WHAT THE TASK REQUIRES: Could you extract every one of the records below, reproducing each line word for word but leaving the pictures out?

(Dataset rows)
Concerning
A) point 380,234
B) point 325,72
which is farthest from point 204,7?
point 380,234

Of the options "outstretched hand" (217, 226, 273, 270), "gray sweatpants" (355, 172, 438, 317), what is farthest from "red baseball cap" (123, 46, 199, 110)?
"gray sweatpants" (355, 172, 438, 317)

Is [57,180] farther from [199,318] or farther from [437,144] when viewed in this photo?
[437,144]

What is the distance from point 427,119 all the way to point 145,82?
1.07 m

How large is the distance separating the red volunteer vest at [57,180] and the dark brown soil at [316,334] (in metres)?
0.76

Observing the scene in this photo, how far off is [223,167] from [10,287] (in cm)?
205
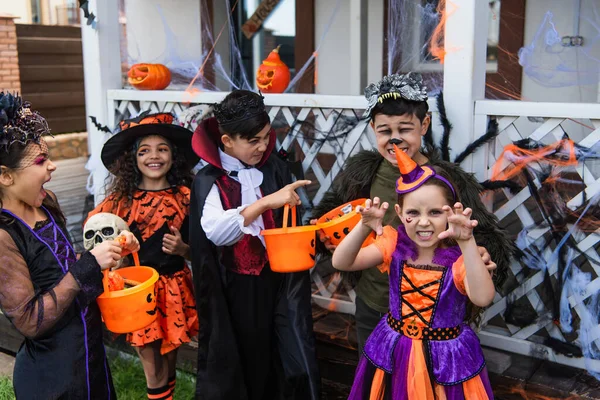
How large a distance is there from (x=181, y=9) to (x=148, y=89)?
8.74 ft

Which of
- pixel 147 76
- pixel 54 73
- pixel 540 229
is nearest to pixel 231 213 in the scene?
pixel 540 229

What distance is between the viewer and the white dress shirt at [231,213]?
2633 mm

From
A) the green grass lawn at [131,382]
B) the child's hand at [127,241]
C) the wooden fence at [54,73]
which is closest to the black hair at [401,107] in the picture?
the child's hand at [127,241]

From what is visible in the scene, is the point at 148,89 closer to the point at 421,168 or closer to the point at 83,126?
the point at 421,168

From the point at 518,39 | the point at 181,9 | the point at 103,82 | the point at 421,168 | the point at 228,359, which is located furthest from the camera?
the point at 181,9

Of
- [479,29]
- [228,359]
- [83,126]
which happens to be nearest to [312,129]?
[479,29]

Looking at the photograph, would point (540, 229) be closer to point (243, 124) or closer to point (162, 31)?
point (243, 124)

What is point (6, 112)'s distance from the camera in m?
2.20

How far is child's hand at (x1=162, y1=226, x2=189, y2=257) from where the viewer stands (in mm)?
3035

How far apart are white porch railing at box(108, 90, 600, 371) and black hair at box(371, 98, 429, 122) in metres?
0.58

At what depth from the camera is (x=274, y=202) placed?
255 centimetres

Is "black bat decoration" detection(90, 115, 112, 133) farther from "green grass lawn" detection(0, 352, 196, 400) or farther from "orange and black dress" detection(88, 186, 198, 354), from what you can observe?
"green grass lawn" detection(0, 352, 196, 400)

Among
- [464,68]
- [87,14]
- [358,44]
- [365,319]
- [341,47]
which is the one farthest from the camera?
[341,47]

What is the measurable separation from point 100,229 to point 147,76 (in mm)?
2077
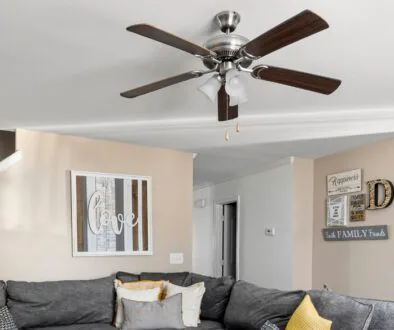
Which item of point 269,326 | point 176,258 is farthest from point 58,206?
point 269,326

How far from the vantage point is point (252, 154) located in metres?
5.11

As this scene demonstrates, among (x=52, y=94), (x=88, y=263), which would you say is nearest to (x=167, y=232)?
(x=88, y=263)

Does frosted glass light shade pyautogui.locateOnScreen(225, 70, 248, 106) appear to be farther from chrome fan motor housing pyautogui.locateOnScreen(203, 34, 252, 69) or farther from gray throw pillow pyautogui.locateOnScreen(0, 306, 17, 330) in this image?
gray throw pillow pyautogui.locateOnScreen(0, 306, 17, 330)

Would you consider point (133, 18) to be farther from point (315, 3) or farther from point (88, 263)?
point (88, 263)

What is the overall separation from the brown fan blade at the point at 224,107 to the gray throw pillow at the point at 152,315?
6.07 feet

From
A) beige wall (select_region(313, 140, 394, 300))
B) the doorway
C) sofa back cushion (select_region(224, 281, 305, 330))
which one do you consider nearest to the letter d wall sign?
beige wall (select_region(313, 140, 394, 300))

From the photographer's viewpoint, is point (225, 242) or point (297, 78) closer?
point (297, 78)

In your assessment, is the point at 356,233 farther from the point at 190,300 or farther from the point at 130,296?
the point at 130,296

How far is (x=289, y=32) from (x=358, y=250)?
341 cm

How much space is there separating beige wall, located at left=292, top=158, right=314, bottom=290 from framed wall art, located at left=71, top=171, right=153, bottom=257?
5.81ft

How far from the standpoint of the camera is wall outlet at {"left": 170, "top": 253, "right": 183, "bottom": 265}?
16.0ft

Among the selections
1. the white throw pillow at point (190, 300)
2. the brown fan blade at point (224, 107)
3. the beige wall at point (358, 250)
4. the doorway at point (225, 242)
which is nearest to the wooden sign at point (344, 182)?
the beige wall at point (358, 250)

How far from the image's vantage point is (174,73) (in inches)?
116

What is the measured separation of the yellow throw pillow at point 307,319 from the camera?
9.01ft
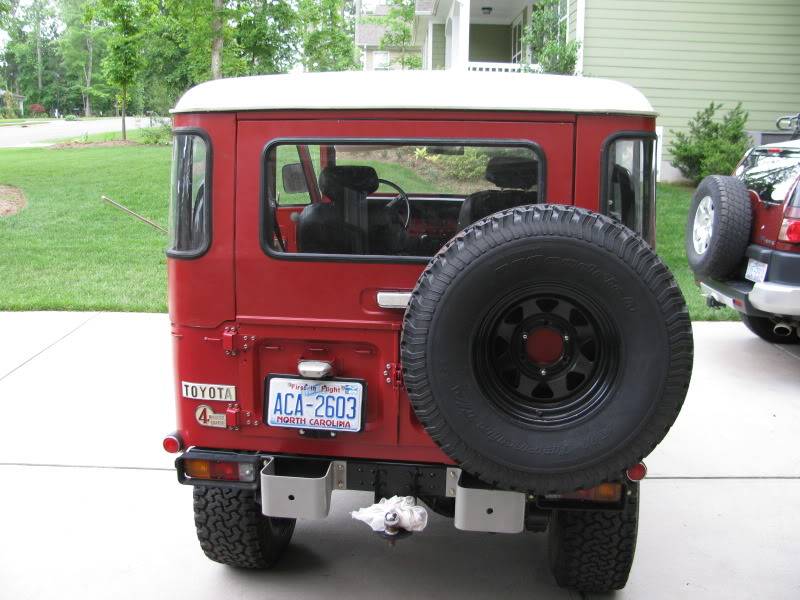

TASK OUTPUT:
Concerning
A) point 380,234
B) point 325,72
which is farthest from point 204,7?
point 380,234

Of the options "outstretched hand" (217, 226, 273, 270), "gray sweatpants" (355, 172, 438, 317), what is farthest from "red baseball cap" (123, 46, 199, 110)?
"gray sweatpants" (355, 172, 438, 317)

Is [57,180] farther from [199,318] or farther from [437,144] when viewed in this photo?
[437,144]

What is the distance from point 427,119 all the way to point 145,82?
1.07 m

How large is the distance separating the red volunteer vest at [57,180] and the dark brown soil at [316,334] (in metres)?
0.76

Observing the scene in this photo, how far off is [223,167] from [10,287] (in cm)?
205
How large a distance is there from (x=181, y=9) to (x=148, y=89)?
8.74 ft

Which of
- pixel 147 76
- pixel 54 73
- pixel 540 229
is nearest to pixel 231 213 in the scene?
pixel 540 229

What distance is between the viewer and the white dress shirt at [231,213]?
2633 mm

From
A) the green grass lawn at [131,382]
B) the child's hand at [127,241]
C) the wooden fence at [54,73]
which is closest to the black hair at [401,107] in the picture?
the child's hand at [127,241]

From what is visible in the scene, is the point at 148,89 closer to the point at 421,168 or closer to the point at 83,126?
the point at 421,168

From the point at 518,39 | the point at 181,9 | the point at 103,82 | the point at 421,168 | the point at 228,359, which is located furthest from the camera?
the point at 181,9

Of
- [479,29]
- [228,359]
- [83,126]
which happens to be nearest to [312,129]?
[479,29]

Looking at the photograph, would point (540, 229) be closer to point (243, 124) or closer to point (162, 31)?
point (243, 124)

What is point (6, 112)'s distance from the camera in m?
2.20

How far is child's hand at (x1=162, y1=226, x2=189, y2=257) from where the viewer stands (in mm)?
3035

How far apart are white porch railing at box(108, 90, 600, 371) and black hair at box(371, 98, 429, 122) in metres?
0.58

At what depth from the camera is (x=274, y=202) placed?
255 centimetres

Is "black bat decoration" detection(90, 115, 112, 133) farther from "green grass lawn" detection(0, 352, 196, 400) or farther from "orange and black dress" detection(88, 186, 198, 354), from what you can observe?
"green grass lawn" detection(0, 352, 196, 400)

Among
- [464,68]
- [87,14]
- [358,44]
- [365,319]
- [341,47]
which is the one farthest from the camera?
[341,47]

What is the measurable separation from point 100,229 to point 147,76 (in mm)?
2077
Which item of point 269,326 | point 176,258 is farthest from point 58,206?
point 269,326

How far from the vantage point is point (252, 154) located in metres?
5.11

As this scene demonstrates, among (x=52, y=94), (x=88, y=263), which would you say is nearest to (x=167, y=232)?
(x=88, y=263)

Does frosted glass light shade pyautogui.locateOnScreen(225, 70, 248, 106) appear to be farther from chrome fan motor housing pyautogui.locateOnScreen(203, 34, 252, 69) or farther from gray throw pillow pyautogui.locateOnScreen(0, 306, 17, 330) in this image?
gray throw pillow pyautogui.locateOnScreen(0, 306, 17, 330)

Would you consider point (133, 18) to be farther from point (315, 3) or farther from point (88, 263)?
point (88, 263)

What is the overall separation from the brown fan blade at the point at 224,107 to the gray throw pillow at the point at 152,315?
6.07 feet

From
A) beige wall (select_region(313, 140, 394, 300))
B) the doorway
C) sofa back cushion (select_region(224, 281, 305, 330))
which one do you consider nearest to the letter d wall sign?
beige wall (select_region(313, 140, 394, 300))

From the photographer's viewpoint, is point (225, 242) or point (297, 78) closer?
point (297, 78)

In your assessment, is the point at 356,233 farther from the point at 190,300 or farther from the point at 130,296?
the point at 130,296

How far is (x=289, y=32) from (x=358, y=250)?
341 cm

How much space is there separating beige wall, located at left=292, top=158, right=314, bottom=290 from framed wall art, located at left=71, top=171, right=153, bottom=257?
5.81ft

How far from the standpoint of the camera is wall outlet at {"left": 170, "top": 253, "right": 183, "bottom": 265}?
16.0ft

Among the selections
1. the white throw pillow at point (190, 300)
2. the brown fan blade at point (224, 107)
3. the beige wall at point (358, 250)
4. the doorway at point (225, 242)
which is nearest to the wooden sign at point (344, 182)?
the beige wall at point (358, 250)

How far from the image's vantage point is (174,73) (in inches)?
116

What is the measured separation of the yellow throw pillow at point 307,319 from the camera?
9.01ft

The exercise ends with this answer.